LATIHAN A
Menurut resensi buku Akal dan Wahyu, penerbit mana yang menerbitkan buku itu dan pada tahun berapa?
LATIHAN B
Tuliskan kembali tanpa perubahan bagian resensi buku Akal dan Wahyu mulai dari "Resensi buku Akal" hingga dan termasuk "fideisme, dan literalisme.".

POTONGAN TEKS
◇ ◇ ◇

Jumat, 19 Juli 2019

Resensi buku Akal dan Wahyu: Tentang Rasionalitas dalam Ilmu, Agama dan Filsafat


"Akal dan Wahyu: Tentang Rasionalitas dalam Ilmu, Agama dan Filsafat" adalah buku karya Hasan Yusufian dan Ahmad Husain Sharifi. Buku ini diterbitkan Sadra Press tahun 2011 dengan tebal 301 halaman. Terdiri dari delapan bab. 

Kajian pada bab pertama meliputi definisi akal dan wahyu sebagai jalan memperoleh pengetahuan, hubungan agama dan akal, aliran rasionalisme, empirisme, fideisme, dan literalisme. 

Bab dua dan tiga tentang keberadaan akal sebagai sarana atau sumber, pandangan kaum sufi/urafa, penentangan kaum agama terhadap akal dari ajaran agama non Islam, kaum agamawan, dan lemahnya posisi akal.

Bab empat dan bab lima mengenai kaum muslim abad pertengahan yang mengutamakan akal atau rasionalisme seperti Mazhab Mutazilah dan filsuf Ibnu Rusyd dan Ibnu Thufail. Juga korelasi akal dan wahyu yang dikumandangkan para filsuf Islam. Dan kaum muslimin yang menentang rasionalisme seperti Ahmad bin Hanbal, Abu Dawud Zhahiri, Ibnu Taimiyah, Abdul Wahhab, dan kaum salaf.

Terkait dengan sikap kaum Muslimin atas akal dan penentangannya, pada Bab enam dibahas secara khusus aliran Akbariyah di kalangan Syiah Imamiyah yang berkonflik secara pemikiran dengan kalangan Ushuliyyah yang mengungsikan akal dalam memahami teks agama. Saya kira bagian ini cukup menarik karena memberi pemahaman pada pembaca bahwa dalam setiap mazhab ternyata ada dua pemikiran dan sikap dalam beragama; antara yang mementingkan teks harfiah dalam pelaksanaan agama dan ada golongan yang mementingkan penalaran atas teks agama sebelum dijalankan dalam hidup.

Bab tujuh tentang kaum sufi menilai akal dan memposisikan wahyu. Dan memang kaum sufi dalam beragama tidak menggunakan penalaran rasional, tetapi intuisi dan wahyu yang dipadukan. Kadang aspek wahyu berupa syariat diabaikan dalam praktek beragama dan laku praktik sufistik yang dominan seperti fana', malamatiyah, sukr, dan lainnya.

◇ ◇ ◇

DATA YANG DIBERIKAN
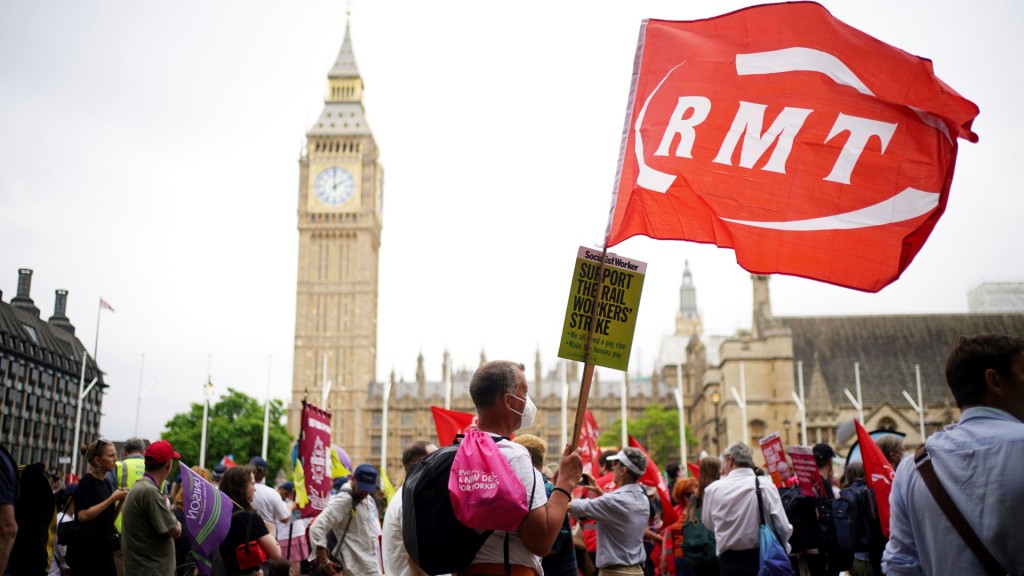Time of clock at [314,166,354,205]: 1:59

◇ ◇ ◇

HASIL AKHIR A
Sadra Press, tahun 2011.

HASIL AKHIR B
Resensi buku Akal dan Wahyu: Tentang Rasionalitas dalam Ilmu, Agama dan Filsafat


"Akal dan Wahyu: Tentang Rasionalitas dalam Ilmu, Agama dan Filsafat" adalah buku karya Hasan Yusufian dan Ahmad Husain Sharifi. Buku ini diterbitkan Sadra Press tahun 2011 dengan tebal 301 halaman. Terdiri dari delapan bab. 

Kajian pada bab pertama meliputi definisi akal dan wahyu sebagai jalan memperoleh pengetahuan, hubungan agama dan akal, aliran rasionalisme, empirisme, fideisme, dan literalisme.